International Jomon Cultuer Conferrence|縄文土器/土偶/貝塚/勾玉など縄文時代/縄文人の文化を探求する考古学団体 (▼△▼)/

■ 『文字の理解』 土肥孝


文字の理解

 
文社会は文字の概念を持っていない。

文字とは2次元のものであり、それを概念化・図形化することは人類にとって高度な知識・技術といえる。それ故、文明は文字を持つことが必要条件となる。文字を持たなければ契約・コマーシャル(商行為)・徴税は存在しえない。少なくとも日本列島においては3世紀後半でその水準にまで至っていない。

 中国から渡来した鏡を模倣して製作された鏡は反転文字が見られる。つまり鏡の外帯に記された文字を理解出来ず、文字を図像と見ていた。また、「仏獣鏡」という鏡が存在するが、日本列島には仏教公伝以前に仏の姿は存在していた。この図像を当時の人々は仏として見ていたのではなく、「図像」として理解していた。

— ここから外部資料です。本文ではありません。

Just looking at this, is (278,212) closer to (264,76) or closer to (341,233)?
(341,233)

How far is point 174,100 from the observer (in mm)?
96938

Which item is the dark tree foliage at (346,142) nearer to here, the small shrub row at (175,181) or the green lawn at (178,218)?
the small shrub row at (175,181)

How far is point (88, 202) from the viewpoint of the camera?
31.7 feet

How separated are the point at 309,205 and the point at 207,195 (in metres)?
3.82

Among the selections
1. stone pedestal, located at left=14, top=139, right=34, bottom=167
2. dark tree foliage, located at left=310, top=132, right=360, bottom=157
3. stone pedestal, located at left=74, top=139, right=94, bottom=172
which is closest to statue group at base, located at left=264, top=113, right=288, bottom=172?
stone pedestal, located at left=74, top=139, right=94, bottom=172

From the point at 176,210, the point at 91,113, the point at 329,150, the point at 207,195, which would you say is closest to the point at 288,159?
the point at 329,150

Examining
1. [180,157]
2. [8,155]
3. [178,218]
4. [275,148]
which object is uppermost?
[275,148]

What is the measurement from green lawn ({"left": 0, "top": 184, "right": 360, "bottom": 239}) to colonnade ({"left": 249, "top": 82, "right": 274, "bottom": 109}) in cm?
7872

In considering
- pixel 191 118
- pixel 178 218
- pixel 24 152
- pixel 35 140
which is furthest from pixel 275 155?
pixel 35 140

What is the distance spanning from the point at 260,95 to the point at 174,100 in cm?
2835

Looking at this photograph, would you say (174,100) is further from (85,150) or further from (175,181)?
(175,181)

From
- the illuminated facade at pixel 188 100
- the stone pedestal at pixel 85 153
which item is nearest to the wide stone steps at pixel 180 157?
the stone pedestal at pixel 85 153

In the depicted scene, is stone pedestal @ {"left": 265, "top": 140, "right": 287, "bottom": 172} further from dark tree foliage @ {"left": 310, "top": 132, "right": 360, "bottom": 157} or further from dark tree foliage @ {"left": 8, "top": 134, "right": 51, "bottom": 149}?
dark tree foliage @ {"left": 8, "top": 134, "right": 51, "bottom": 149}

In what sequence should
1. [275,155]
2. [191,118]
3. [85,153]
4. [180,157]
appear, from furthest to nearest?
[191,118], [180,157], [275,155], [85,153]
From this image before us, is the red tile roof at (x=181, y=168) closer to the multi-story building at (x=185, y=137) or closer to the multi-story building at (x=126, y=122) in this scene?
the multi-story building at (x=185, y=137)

 したがって、大陸でB・C1800年頃に出現した「文字の概念」を、日本列島地域は2000年以上後まで、ついぞ理解出来なかった。この2000年以上という時間はキリスト誕生から現在までの経過時間と同一である。

 これは社会発達史上、額面通りに受け取れば、「遅れていた」ことになる。「文明」という概念を導入して当時の社会を通観しても、それは妥当な見解である。

「文字の導入」の遅れを悲観的に見るのではなく、これを楽観的・肯定的に見たとしたらどうなるのか・・・・・。

 縄文弥生時代は、2次元上に別の概念を表現することはしなかった。しかし、縄文式土器(中期)を見れば、見事に胴部に「踊りの一瞬」<写真1>や「踊りの風景」<写真2>を描出している。


(写真1)
(写真2)
 したがって「縄文時代に絵画が描けなかった」という見解は明らかに誤りである。「平面に図像を描く能力はもっていた。しかし文字の概念を受容することはなかった」ということが真相なのだろう。縄文時代は2次元表現として、「新しき概念」として文字を採用しなかったが、その半面で立体的な造形に長ける。それは縄文時代の代表的精神遺物である「土偶」を見れば一目瞭然である。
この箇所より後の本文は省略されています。